Moreover, the inherent characteristics of the distribution network in the Nordics can alter the optimal SPOD selection depending on several factors, including geographic location, correlation in road disruptions and vehicle availability, trade-offs regarding expected and maximum recorded travel times, likelihood of delays and their significance, expected demand and seasonal changes in network connectivity and disruption patterns.

Over time, the model suggested in this paper may contribute to improvements in logistical performance, readiness, and military sustainability, compared to the existing plans and current distribution network. The methodological approach presented in this paper, together with the managerial insights, can be used to provide support to DMs currently evaluating military distribution concepts relevant to the Nordic military theatre.

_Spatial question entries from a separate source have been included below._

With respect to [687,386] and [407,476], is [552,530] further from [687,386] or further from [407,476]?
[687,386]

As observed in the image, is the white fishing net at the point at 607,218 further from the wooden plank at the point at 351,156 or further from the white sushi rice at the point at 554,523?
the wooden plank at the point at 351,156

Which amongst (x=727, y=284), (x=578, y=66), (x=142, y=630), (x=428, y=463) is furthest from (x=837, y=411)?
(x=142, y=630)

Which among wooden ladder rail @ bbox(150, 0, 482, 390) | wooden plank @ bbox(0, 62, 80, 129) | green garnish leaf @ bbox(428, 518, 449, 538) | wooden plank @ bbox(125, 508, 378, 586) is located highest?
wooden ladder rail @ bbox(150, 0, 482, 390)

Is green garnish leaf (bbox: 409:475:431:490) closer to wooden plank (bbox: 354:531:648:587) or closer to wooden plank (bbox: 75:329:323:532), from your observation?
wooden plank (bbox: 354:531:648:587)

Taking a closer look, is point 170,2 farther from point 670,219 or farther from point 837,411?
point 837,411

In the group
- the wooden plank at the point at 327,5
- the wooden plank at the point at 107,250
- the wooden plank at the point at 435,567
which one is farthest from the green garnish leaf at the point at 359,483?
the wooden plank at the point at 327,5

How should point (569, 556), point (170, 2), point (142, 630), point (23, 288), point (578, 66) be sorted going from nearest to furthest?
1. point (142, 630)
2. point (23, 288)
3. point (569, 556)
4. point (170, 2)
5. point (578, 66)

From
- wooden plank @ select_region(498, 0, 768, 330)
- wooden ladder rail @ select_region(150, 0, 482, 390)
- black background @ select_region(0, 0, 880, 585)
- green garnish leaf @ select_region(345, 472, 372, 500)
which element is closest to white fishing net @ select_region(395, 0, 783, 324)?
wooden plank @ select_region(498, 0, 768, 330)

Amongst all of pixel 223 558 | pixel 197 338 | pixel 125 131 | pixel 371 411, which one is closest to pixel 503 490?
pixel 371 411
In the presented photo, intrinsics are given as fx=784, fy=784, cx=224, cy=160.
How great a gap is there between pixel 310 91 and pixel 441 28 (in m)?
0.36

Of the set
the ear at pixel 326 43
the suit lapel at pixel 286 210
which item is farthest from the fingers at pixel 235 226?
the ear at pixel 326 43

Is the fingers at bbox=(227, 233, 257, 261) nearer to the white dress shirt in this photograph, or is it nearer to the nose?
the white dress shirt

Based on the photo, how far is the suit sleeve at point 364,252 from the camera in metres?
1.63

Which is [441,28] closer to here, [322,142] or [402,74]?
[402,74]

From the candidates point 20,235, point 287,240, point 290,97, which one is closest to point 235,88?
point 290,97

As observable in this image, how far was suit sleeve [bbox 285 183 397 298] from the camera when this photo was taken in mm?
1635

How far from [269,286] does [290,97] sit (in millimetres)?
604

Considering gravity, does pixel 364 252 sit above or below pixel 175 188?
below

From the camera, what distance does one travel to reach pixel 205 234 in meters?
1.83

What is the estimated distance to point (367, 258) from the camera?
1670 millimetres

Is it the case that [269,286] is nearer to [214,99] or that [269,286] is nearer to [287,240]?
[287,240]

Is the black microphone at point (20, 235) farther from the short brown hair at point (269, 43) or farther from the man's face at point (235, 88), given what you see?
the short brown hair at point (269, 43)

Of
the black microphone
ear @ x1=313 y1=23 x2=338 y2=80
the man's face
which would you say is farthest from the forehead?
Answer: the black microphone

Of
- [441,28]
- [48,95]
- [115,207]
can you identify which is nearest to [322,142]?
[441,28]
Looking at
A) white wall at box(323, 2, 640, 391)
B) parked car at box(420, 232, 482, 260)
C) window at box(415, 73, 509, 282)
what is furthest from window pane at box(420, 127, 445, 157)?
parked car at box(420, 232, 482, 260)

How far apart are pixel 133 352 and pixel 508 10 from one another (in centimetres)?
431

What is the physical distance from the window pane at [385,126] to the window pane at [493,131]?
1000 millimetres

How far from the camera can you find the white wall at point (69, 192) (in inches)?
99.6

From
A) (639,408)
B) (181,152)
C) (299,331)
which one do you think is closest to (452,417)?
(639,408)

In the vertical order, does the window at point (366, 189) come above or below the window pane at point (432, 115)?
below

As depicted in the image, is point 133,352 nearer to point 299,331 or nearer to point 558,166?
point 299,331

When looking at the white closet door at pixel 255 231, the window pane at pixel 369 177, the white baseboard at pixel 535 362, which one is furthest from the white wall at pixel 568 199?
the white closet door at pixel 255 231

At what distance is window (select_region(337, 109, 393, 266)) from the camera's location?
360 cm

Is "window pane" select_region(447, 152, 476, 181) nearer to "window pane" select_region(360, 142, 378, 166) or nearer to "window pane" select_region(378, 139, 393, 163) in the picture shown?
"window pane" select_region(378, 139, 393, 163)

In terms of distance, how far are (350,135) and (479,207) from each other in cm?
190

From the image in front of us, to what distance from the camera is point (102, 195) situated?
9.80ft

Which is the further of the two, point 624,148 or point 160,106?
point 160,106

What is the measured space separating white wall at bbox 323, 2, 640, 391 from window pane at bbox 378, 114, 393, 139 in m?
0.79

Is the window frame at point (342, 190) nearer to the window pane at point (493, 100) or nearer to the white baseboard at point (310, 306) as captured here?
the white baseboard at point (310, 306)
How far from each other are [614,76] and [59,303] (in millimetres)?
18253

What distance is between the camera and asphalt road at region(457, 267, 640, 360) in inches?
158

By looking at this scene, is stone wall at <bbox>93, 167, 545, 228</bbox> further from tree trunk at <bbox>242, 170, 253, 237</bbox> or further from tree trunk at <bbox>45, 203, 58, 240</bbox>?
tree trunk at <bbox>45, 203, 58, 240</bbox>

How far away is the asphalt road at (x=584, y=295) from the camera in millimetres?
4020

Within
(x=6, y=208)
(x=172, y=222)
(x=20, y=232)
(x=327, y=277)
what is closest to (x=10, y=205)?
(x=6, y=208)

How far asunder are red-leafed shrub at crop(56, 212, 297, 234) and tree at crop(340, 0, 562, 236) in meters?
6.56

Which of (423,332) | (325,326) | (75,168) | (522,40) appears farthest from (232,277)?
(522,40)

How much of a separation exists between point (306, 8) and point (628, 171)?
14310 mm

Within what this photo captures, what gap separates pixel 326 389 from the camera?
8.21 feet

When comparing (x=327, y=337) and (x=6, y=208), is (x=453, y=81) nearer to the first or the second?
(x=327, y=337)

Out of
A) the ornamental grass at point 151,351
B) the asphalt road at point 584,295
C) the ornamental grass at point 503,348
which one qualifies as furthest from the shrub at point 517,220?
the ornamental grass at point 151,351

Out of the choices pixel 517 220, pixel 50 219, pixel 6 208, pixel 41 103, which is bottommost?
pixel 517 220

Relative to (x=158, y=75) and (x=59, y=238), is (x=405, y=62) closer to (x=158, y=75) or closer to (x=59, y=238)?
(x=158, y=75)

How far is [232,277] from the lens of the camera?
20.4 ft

This paper and following work should therefore be considered by regional military entities as a tool serving the development of new, and revisions of the region’s current defence plans.

Future Work

The planning of the reception, staging and onward movement (RSOM) process remains essential to facilitating the operations of NATO in the Nordics. Managing multi-modal transportation operations of main bodies of reinforcements from arriving PODs to their respective destinations is a distribution problem with specific characteristics, requiring a different approach to that of the problem discussed in this paper.

The Nordic transport network is also vulnerable to disruptions beyond severe weather. Given the region’s proximity to a potential adversary, future models should incorporate both naturally occurring disruptions and deliberate interdictions in a single stochastic framework.

Competing Interests

The authors have no competing interests to declare.